I've made an origami wrapped klon clone and recently a sunface clone. I dig them and want to make more. if anyone is interested, they're both on Reverb rn. But mainly just want to show off my fancy wrapping job! 








Not sure if advertising is allowed here, But I'd love to do more Origami wraps, if anyone was interested. maybe even sell just the enclosures here, who knows!?

What do y'all think? I can post the links to them on Reverb, if interested. Or just search "Origami clone".

I've thought about using fabric, too, but this origami paper is pretty stout, honestly. It's mulberry paper and long fibers so they are durable. contact cemented so it ain't going anywhere any time soon short of taking sand paper to it.

Or I guess a predrilled enclosure would be best, since you'd hate to ruin the finish. Send me your enclosures and I'll wrap them!!! I'm stocking up on origami designs, too.


----------



## BuddytheReow (Jun 8, 2022)

Those look awesome! Forgive my stupidity, but what is “origami wrap”? I know what origami is. Just not connecting the dots to pedals….


----------



## ~nick~ (Jun 8, 2022)

BuddytheReow said:


> Those look awesome! Forgive my stupidity, but what is “origami wrap”? I know what origami is. Just not connecting the dots to pedals….


It's not actually a thing. I just came up with the terminology... I wrapped the enclosures in what you would called Origami Paper. It's a thicker, more sturdy paper that's either printed or silk screened. And thanks! I think they look awesome, too!


----------



## vigilante398 (Jun 9, 2022)

Well that's super cool. So how do you think the cemented down paper would stand up to drilling after wrapping? I would love to take you up on it, but I do CNC machining for my enclosures and I would worry that trying to cut the paper for some of the holes (mostly the ventilation slots) wouldn't look very good if I machined first then had it covered.


----------



## GizzWizzKing (Jun 13, 2022)

I've seen something similar done with fairly thin fabric and a crafts glue. Tried it myself and it came out less than stellar, but maybe next time....


----------



## ~nick~ (Jun 23, 2022)

vigilante398 said:


> Well that's super cool. So how do you think the cemented down paper would stand up to drilling after wrapping? I would love to take you up on it, but I do CNC machining for my enclosures and I would worry that trying to cut the paper for some of the holes (mostly the ventilation slots) wouldn't look very good if I machined first then had it covered.

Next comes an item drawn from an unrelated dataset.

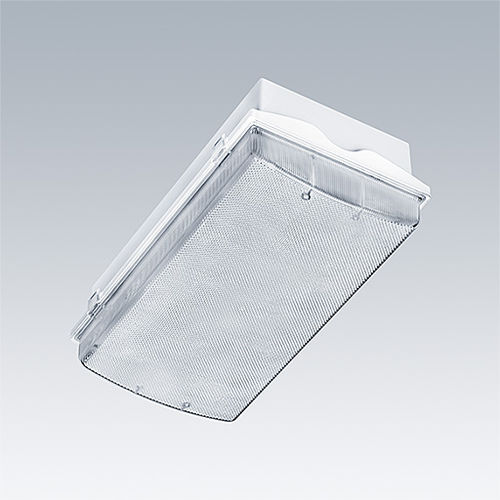 surface mounted emergency light / rectangular / LED / polycarbonate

Better to machine them first, and then shop them to me? Also I've been finding sources to some great origami designs. Lemme know!! 
But yeah, machine them first, for sure. Also sorry for the late reply, I read this and thought I replied, but guess I didn't. I blame lack of coffee.



GizzWizzKing said:


> I've seen something similar done with fairly thin fabric and a crafts glue. Tried it myself and it came out less than stellar, but maybe next time....


I think you mean Peace Hill FX and Dan Drive effects? Those are the only two I've seen, but they don't use paper, they use fabric. I think the origami paper is easier to work with, and better options for designs that pop out if you can find them. Cheers!


----------



## Feral Feline (Jun 26, 2022)

Also with the origami paper, it's easier to add press'n'peel stickers or similar if you want knob-labelling.

The problem with those and vinyl lettering etc is finding ones small enough for pedals. Then also the waste, you don't get a lot of "V"s on a sticker sheet for repeated use  of "VOL" on pedals, but you get a lot of "E"s. 

Maybe a Cricut machine would be a better way to make labels for the origami.


----------



## ~nick~ (Jun 27, 2022)

Feral Feline said:


> Also with the origami paper, it's easier to add press'n'peel stickers or similar if you want knob-labelling.
> 
> The problem with those and vinyl lettering etc is finding ones small enough for pedals. Then also the waste, you don't get a lot of "V"s on a sticker sheet for repeated use  of "VOL" on pedals, but you get a lot of "E"s.
> 
> Maybe a Cricut machine would be a better way to make labels for the origami.


I have a laserjet printer and a small stack of clear vinyl sticker paper to print on. You can use your own font and everything if you want. That's what I did for a few pedals.


----------